| DATA |
=-=-=-=-=

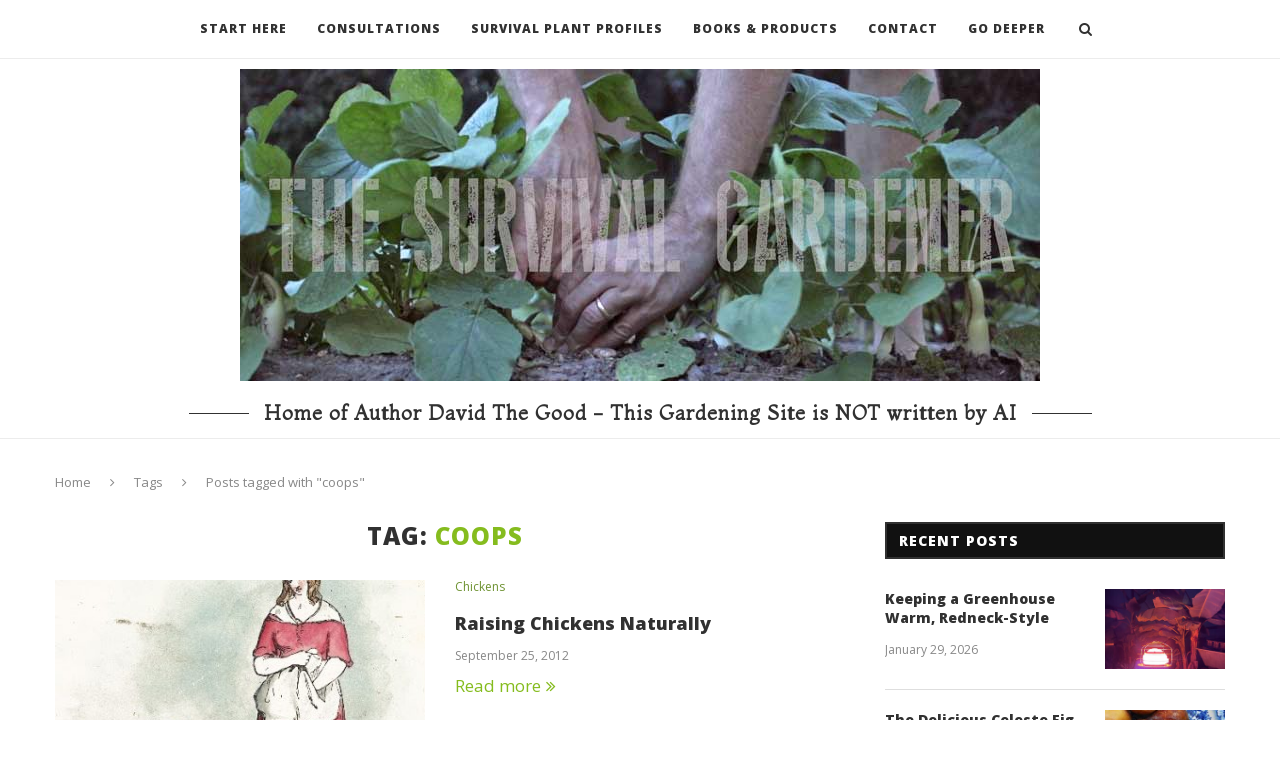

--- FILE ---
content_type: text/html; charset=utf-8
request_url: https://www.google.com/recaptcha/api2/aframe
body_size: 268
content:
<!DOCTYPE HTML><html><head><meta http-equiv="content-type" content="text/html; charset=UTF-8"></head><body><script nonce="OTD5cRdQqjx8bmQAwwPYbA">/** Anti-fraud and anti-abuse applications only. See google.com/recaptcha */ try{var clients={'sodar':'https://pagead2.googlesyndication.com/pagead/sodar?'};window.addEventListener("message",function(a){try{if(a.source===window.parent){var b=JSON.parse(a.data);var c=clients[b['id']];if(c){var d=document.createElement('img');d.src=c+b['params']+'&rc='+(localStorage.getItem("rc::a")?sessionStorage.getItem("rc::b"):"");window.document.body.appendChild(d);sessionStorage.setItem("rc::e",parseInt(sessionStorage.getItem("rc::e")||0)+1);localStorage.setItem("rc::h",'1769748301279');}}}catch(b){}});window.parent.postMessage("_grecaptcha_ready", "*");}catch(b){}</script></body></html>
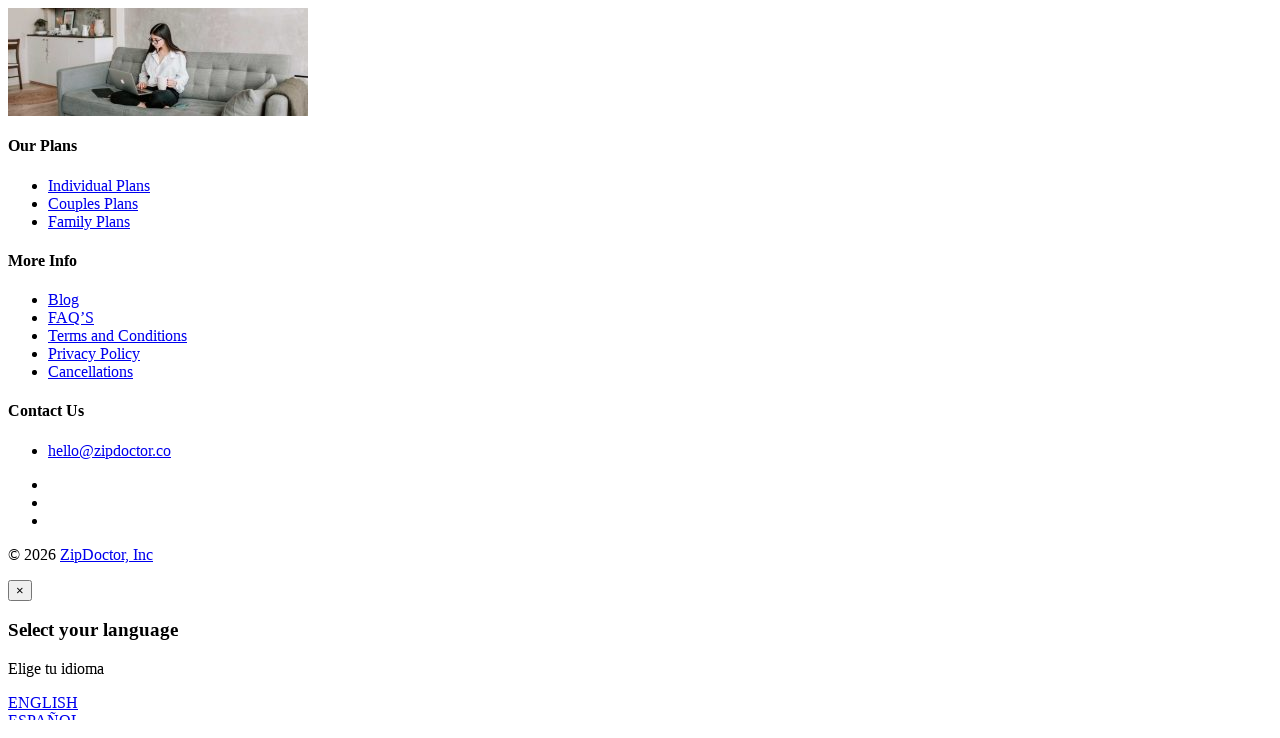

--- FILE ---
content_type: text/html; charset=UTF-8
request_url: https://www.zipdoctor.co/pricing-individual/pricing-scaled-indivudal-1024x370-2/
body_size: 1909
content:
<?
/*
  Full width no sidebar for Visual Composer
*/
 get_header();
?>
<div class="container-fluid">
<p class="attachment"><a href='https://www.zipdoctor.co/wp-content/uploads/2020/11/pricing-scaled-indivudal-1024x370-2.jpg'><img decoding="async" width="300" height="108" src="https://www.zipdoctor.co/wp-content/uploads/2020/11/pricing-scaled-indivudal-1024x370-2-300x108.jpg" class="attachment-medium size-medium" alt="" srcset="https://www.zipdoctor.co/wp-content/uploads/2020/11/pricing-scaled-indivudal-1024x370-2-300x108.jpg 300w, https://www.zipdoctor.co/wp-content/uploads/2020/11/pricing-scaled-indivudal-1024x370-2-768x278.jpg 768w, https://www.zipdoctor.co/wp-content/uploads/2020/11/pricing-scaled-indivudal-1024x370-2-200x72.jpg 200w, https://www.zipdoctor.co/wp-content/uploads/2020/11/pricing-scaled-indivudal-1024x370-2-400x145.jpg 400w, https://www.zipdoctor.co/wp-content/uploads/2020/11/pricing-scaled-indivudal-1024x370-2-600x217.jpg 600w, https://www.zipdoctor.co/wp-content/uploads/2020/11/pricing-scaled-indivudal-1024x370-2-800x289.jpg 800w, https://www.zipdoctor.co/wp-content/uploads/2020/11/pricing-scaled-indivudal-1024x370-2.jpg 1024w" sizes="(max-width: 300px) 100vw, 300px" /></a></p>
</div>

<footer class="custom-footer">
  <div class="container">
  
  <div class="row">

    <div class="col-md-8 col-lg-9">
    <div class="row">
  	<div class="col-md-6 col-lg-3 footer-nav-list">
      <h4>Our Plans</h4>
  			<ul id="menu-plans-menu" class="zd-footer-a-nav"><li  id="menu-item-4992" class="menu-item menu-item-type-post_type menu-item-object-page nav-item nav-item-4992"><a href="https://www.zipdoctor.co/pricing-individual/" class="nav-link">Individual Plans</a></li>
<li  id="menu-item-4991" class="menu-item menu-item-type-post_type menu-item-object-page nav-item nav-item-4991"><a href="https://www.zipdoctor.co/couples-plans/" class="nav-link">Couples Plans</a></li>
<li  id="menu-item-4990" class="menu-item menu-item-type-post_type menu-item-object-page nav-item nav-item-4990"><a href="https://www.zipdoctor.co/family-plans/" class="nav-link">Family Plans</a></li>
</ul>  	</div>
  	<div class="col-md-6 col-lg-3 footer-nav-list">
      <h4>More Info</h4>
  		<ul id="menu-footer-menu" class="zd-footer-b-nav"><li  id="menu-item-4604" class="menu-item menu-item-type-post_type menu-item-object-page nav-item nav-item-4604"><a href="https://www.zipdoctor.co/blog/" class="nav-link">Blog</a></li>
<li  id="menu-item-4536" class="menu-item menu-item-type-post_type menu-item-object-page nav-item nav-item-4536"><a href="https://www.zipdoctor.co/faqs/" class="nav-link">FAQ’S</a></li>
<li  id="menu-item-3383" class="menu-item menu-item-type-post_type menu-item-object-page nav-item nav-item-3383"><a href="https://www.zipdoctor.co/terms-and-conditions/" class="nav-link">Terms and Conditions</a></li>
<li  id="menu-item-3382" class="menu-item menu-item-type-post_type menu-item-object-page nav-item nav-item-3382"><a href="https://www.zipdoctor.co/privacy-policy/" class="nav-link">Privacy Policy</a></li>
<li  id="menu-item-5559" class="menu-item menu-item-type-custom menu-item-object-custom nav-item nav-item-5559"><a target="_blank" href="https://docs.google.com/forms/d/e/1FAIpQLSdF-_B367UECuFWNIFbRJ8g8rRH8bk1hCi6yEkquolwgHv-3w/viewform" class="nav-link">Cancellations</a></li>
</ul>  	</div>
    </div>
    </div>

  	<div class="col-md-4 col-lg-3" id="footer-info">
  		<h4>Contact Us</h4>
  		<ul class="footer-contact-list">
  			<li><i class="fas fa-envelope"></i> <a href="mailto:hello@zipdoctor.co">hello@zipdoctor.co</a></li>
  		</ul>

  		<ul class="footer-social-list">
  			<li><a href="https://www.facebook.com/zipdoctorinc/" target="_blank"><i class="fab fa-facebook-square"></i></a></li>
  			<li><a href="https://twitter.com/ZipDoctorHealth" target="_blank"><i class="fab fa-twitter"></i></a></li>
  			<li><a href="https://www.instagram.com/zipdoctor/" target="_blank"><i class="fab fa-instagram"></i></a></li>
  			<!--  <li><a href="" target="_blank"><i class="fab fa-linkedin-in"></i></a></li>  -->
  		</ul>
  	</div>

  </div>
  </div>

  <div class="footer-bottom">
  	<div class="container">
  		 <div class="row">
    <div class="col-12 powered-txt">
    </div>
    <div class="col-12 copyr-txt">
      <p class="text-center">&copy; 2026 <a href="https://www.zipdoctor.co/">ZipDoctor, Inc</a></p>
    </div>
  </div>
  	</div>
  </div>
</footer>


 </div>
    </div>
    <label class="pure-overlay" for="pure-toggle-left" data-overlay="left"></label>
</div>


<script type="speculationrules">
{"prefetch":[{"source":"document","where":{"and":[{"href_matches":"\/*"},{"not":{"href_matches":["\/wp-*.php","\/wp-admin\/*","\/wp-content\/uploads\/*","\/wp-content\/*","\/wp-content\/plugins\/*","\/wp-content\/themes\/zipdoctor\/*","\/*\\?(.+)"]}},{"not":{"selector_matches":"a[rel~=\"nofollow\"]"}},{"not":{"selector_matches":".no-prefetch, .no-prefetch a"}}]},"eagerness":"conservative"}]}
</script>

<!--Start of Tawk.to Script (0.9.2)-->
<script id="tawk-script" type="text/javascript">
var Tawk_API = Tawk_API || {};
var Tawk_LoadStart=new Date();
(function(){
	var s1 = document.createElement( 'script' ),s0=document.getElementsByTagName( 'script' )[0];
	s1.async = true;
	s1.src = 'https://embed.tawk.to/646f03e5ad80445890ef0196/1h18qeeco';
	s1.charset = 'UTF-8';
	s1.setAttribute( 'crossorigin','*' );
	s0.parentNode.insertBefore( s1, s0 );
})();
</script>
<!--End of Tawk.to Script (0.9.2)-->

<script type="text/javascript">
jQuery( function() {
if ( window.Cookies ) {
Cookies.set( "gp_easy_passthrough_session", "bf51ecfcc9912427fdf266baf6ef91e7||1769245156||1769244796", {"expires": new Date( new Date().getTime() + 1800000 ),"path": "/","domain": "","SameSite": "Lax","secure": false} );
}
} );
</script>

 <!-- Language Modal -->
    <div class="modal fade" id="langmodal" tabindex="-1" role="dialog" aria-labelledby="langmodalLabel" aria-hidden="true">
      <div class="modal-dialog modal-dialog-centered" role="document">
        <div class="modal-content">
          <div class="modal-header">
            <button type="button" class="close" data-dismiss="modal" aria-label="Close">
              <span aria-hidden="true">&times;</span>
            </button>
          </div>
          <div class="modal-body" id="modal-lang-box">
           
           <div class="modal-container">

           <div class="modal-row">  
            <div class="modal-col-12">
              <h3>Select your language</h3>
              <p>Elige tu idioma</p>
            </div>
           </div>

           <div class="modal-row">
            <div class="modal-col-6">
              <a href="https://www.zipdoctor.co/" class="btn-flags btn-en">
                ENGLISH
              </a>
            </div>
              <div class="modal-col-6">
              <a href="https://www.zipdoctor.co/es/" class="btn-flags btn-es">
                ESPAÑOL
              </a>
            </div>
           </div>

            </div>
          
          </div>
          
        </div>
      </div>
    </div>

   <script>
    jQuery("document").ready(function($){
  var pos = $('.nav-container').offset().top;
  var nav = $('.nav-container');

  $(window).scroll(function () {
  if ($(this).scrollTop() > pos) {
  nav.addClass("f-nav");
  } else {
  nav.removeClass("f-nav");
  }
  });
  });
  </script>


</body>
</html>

=-=-=-=-=

| BRIEF |
Each line in the listing above that includes the word "flags" needs to be copied out.

| THE COMPLETED TASK |
              <a href="https://www.zipdoctor.co/" class="btn-flags btn-en">
              <a href="https://www.zipdoctor.co/es/" class="btn-flags btn-es">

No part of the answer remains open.